◆ **Required action**
Carry on the blog post about military and civilian suicide rates from the point where it stops.

◆ **Text provided**
Sunday, February 24, 2013

The Other Retirement/Career Planning Option

Much focus has been placed on the increasing number of military suicides, up from 18 a day in 2007 to 22 in 2010, heaviest among Marines. Concern was centered on post-traumatic stress disorder or the frustrations of fighting wars that seemed unwinnable amidst a populace that really didn’t want a continuing lingering of American occupation. The lands were foreign, exotic and anything but hospitable. That is what experts first thought, but then the medical and psychological professionals realized that military suicide statistics really had to be examined within the context of the overall times and the overall suicide statistics that plagued the civilian population as well. After all, soldiers and veterans reflect the world around them too. A Department of Veterans Affairs report released on February 1st – based on a statistical analysis of 147,000 suicides in 21 states – narrowed the inquiry.
With clear decreases in average family earning power in the United States, chronic hopeless job pursuits among older workers (but still too young for retirement) with under employment in large segments of the population, strong anti-bankruptcy provisions applied to recent student loans, a housing market that is still in relative collapse and general loss of confidence in the system, suicides as a whole are up all over the United States.
Indeed, the civilian numbers appear to be worse than in our armed forces. While there was a 22% increase in military suicides from 1999 to 2010, the increase during the same period in the civilian world was 31%. The number of soldiers and veterans committing suicide during that time period became an even smaller percent of the total. Soldiers and veterans have better access to healthcare than does the general population, but what is particularly interesting is the age at which there was a serious spike in veteran suicides – between ages 50 and 59 – that awkward pre-retirement age when many realize that life’s options are just plain running out in an economy that clearly no longer favors the middle class and is particularly harsh for those at the bottom of the economic ladder.

◆ **Data section**

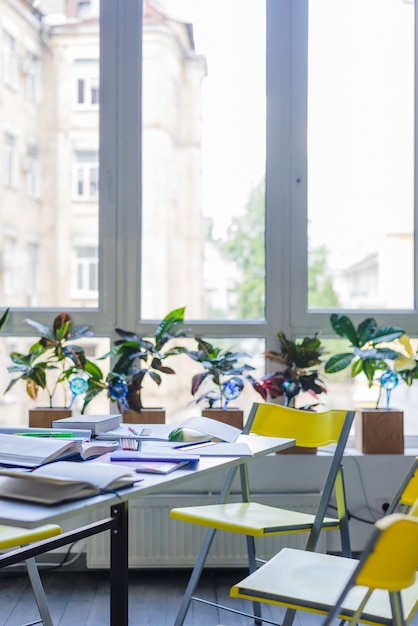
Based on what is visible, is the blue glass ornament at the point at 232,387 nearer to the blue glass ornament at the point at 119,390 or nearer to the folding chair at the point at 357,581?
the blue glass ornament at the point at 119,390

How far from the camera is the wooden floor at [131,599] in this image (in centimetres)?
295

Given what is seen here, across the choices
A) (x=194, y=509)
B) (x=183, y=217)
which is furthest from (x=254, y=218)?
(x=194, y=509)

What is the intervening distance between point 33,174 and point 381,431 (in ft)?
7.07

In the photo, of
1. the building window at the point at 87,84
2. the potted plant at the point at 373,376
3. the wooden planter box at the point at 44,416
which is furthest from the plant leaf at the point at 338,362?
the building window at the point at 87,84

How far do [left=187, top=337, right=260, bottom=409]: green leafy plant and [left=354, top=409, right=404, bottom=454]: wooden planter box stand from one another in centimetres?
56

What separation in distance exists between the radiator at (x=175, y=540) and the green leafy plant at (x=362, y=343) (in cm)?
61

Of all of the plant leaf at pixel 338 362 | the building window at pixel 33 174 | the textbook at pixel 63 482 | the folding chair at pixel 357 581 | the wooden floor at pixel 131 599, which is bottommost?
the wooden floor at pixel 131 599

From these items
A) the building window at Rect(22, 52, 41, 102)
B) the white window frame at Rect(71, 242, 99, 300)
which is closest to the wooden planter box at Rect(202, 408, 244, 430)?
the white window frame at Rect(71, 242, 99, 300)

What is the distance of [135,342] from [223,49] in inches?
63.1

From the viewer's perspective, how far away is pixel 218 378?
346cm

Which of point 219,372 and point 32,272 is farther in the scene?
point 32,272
==
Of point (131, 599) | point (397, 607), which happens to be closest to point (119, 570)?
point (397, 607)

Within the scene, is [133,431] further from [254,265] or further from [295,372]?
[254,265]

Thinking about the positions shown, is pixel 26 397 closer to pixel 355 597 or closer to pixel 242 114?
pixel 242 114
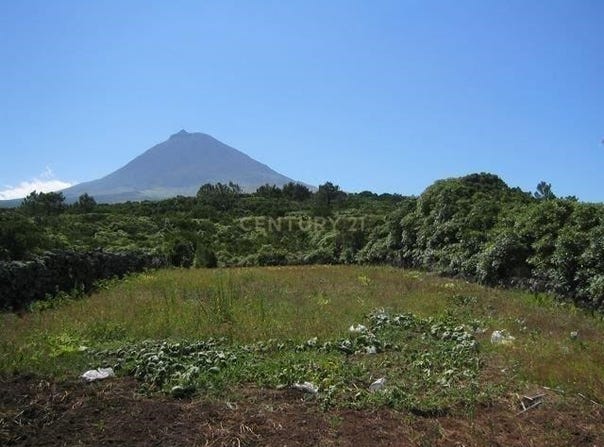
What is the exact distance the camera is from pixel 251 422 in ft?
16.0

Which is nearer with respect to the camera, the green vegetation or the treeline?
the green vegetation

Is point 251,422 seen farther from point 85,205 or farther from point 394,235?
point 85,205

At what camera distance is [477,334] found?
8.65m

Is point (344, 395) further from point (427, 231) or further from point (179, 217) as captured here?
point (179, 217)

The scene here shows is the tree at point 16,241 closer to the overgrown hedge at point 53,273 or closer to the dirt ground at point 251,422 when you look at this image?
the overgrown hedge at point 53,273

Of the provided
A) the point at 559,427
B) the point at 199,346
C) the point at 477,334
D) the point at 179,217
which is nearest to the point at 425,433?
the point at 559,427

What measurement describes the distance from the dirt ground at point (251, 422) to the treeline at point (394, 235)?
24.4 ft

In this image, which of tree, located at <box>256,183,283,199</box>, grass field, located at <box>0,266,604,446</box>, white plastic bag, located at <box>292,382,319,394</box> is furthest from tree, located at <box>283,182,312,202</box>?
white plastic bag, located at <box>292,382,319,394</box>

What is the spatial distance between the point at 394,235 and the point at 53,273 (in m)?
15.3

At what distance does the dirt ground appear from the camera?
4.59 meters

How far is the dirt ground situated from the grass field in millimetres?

◆ **Response area**
“‘What’s happening with veterans is a reflection of what’s happening to America,’ Jan Kemp, the national mental health director for suicide prevention at the Department of Veterans Affairs, said in an interview. ‘The suicide rate in America has been creeping up… Dr. Kemp said the fact that veterans accounted for a smaller percentage of the nation’s suicides suggested that improved outreach and suicide prevention programs might have had an effect. ..The new report does not provide a suicide rate for veterans, because the department is still refining that number, Dr. Kemp said. But she acknowledged that the rate was higher than for the general population, which is 12.4 suicides per 100,000 people… Dr. Kemp said veterans tend to fall into higher-risk groups, which include: being male; living in a rural area, particularly in the West; and having access to firearms.” New York Times, February 1st.
But Congress is going to continue its cutting ways, with the House particularly believing in the necessity of austerity policies that have already tanked the European economy into a seemingly never-ending resurging recession. As the fiscal cliff legislation effort showed in the last quarter of 2012, threatening to remove and removing massive government spending from the economy freezes corporate growth, kills consumer confidence and actually contracts the GDP. The empathy-lacking focus on cutting Social Security and Medicare benefits for those who need it most – let our elected Congress members have those as their sole retirement/medical benefits – is callous and impacts those who are least able to fight back. But as Congress knows, if the retirement options are really awful, and if Medicare and Social Security do not fill the void, Americans do have another exit strategy.
I’m Peter Dekom, and how strange is it for America to pursue a heartless austerity policy that has failed so completely miserably in Europe?